La chute du projet allemand s’incarne alors dans la belle performance vocale de Yann Boudaud, par quoi la tempête s’annonce, gronde, active les voiles pour un dépassement de l’argument de l’expédition maritime vers d’autres manières, plus individuelles, de se confronter à l’histoire. Ainsi, les acteurs se lancent-ils dans le récit de leurs expéditions personnelles, celles qu’ils ont menées dans le cadre du processus de création de La Grande Marée : la barre d’Étel, en Bretagne sud, pour ses bancs de sable pris dans des mouvements imprévisibles provoquant des naufrages (Gaël Baron) ; la grotte de Cougnac, pour les peintures murales du paléolithique supérieur (Yann Boudaud) ; les landes mégalithiques de Carnac, pour les mystères des agencements de ces pierres (Rémi Fortin) ; l’île de Santorin, pour les ruines immergées qu’on a cru être celles de l’Atlantide (Rémi Fortin) ; une toile peinte au début du XXe siècle pour une mise en scène de l’opéra Mireille de Charles Gounod arrachée au magasin de l’opéra de Rennes (Cléa Laizé).

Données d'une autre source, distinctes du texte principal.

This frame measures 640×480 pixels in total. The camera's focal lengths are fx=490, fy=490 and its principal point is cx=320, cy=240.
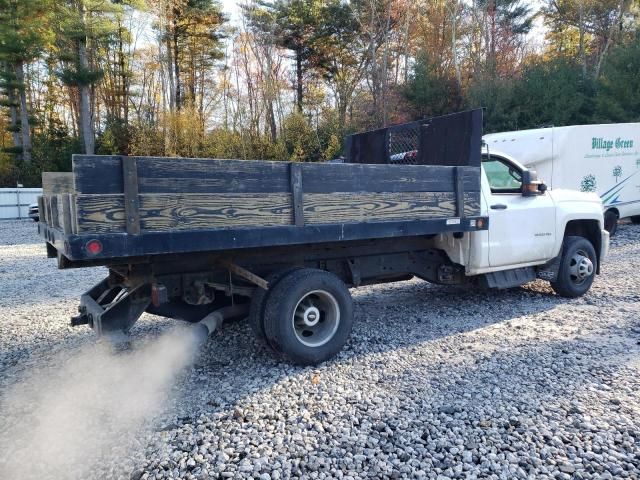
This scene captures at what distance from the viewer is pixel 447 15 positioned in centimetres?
3036

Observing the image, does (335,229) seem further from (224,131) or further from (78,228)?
(224,131)

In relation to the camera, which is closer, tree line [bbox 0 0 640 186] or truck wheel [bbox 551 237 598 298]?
truck wheel [bbox 551 237 598 298]

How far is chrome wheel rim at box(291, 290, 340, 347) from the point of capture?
14.3ft

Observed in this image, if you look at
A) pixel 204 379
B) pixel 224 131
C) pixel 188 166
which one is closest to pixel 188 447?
pixel 204 379

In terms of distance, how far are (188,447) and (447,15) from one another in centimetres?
3247

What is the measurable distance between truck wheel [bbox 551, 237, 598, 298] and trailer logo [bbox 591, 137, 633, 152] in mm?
6798

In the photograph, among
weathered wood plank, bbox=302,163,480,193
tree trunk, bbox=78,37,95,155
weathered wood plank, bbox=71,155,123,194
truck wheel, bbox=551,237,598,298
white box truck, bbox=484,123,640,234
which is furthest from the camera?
tree trunk, bbox=78,37,95,155

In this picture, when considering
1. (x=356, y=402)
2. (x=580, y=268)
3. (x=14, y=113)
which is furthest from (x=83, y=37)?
(x=356, y=402)

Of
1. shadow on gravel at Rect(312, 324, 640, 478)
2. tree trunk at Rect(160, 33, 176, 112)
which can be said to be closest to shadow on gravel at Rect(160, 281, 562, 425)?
shadow on gravel at Rect(312, 324, 640, 478)

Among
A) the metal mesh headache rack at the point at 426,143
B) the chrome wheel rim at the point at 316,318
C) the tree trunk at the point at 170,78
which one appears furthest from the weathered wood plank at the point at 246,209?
the tree trunk at the point at 170,78

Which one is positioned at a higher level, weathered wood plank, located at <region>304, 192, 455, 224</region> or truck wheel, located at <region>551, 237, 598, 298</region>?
weathered wood plank, located at <region>304, 192, 455, 224</region>

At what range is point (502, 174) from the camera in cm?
628

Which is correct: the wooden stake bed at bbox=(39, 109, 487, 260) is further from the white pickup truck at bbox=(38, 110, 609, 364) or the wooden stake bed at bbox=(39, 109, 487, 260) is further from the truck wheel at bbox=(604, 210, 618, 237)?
the truck wheel at bbox=(604, 210, 618, 237)

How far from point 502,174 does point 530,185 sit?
0.38 meters
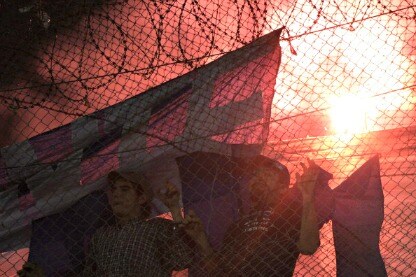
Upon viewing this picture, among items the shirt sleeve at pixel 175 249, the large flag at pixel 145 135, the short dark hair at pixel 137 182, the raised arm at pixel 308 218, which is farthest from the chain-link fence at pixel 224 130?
the raised arm at pixel 308 218

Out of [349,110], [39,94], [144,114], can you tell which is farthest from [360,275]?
[39,94]

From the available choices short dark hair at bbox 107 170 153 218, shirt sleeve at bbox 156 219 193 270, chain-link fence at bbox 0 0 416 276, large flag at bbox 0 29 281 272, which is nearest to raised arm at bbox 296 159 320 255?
chain-link fence at bbox 0 0 416 276

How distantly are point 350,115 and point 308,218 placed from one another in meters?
0.91

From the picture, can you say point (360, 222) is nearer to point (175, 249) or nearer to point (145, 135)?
point (175, 249)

Chacun, à partir d’une rencontre avec des traces de l’histoire, vient raconter quelque chose de son rapport singulier au temps. Ce qui apparaît alors dans ce jeu auquel les acteurs se sont prêtés, c’est l’émerveillement que leur procurent ces micro-expéditions, loin de ce sentiment imminent et paralysant de catastrophe qui s’exprime aujourd’hui dans l’éco-anxiété. Ces décentrements spatio-temporels renvoient les acteurs aux puissances créatrices de la nature comme à celles des êtres humains, qui depuis la nuit des temps façonnent aussi nos vies. C’est cet éblouissement devant l’Ouvert qu’ils transmettent à leur tour aux spectateurs, lors de cette expédition parmi les rêves, en guise d’espérance pour le futur.

Quels ont été les choix artistiques du metteur en scène pour rendre visible cette double expédition, celle des chercheurs allemands et sa relance dans La Grande Marée ? Ils oscillent entre théâtre et performance, prolongeant les ambitions du théâtre contemporain pour le mélange des genres.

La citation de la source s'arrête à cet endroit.